[ASSIGNED TASK] Your copy of the data should match it exactly, except that the pictures are gone.

Start of PROVIDED RECORDS

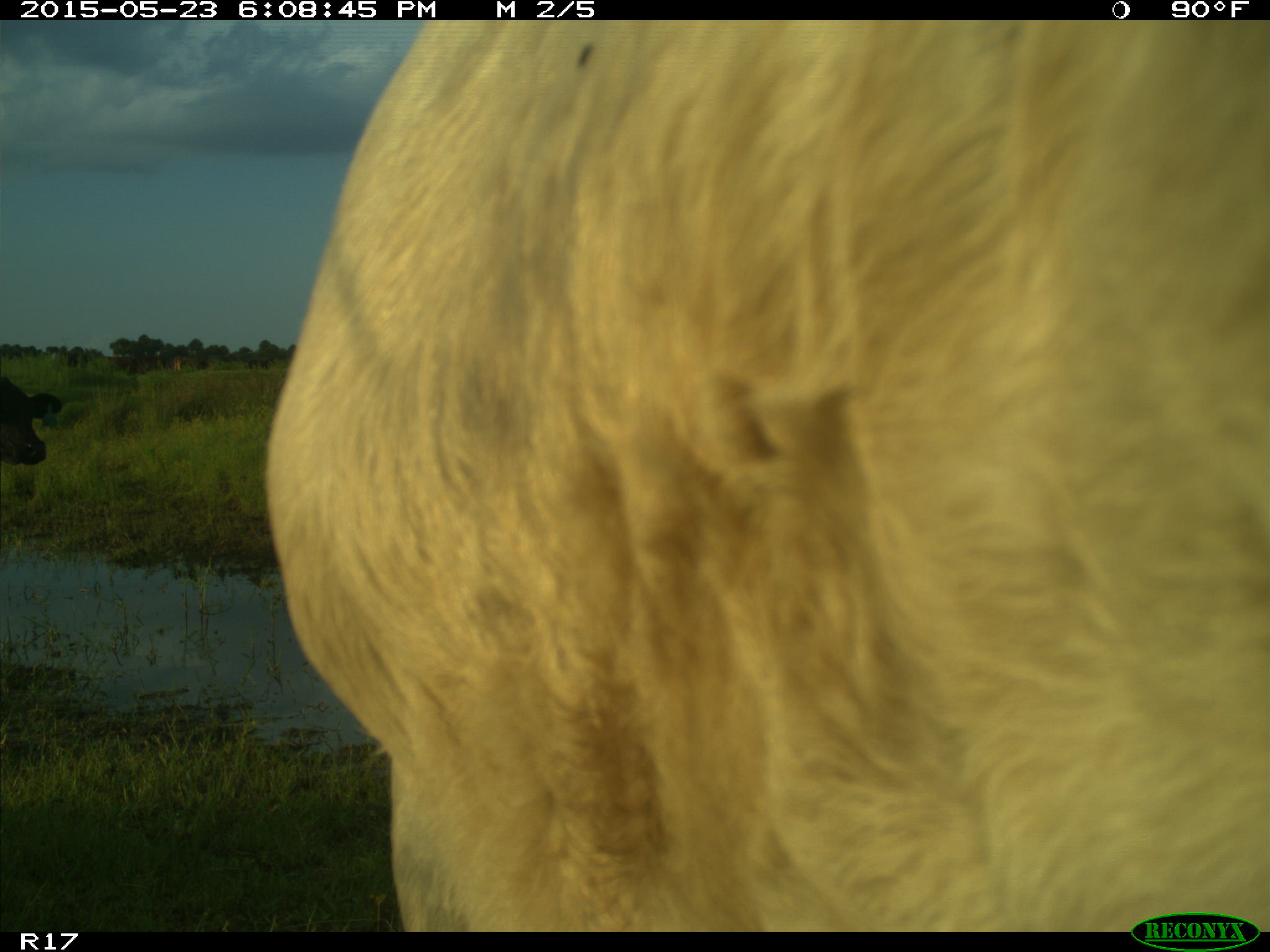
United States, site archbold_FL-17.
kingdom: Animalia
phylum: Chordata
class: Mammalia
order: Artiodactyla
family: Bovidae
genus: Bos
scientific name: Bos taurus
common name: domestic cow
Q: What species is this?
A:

End of PROVIDED RECORDS

[ANSWER AREA]
United States, site archbold_FL-17.
kingdom: Animalia
phylum: Chordata
class: Mammalia
order: Artiodactyla
family: Bovidae
genus: Bos
scientific name: Bos taurus
common name: domestic cow
Q: What species is this?
A:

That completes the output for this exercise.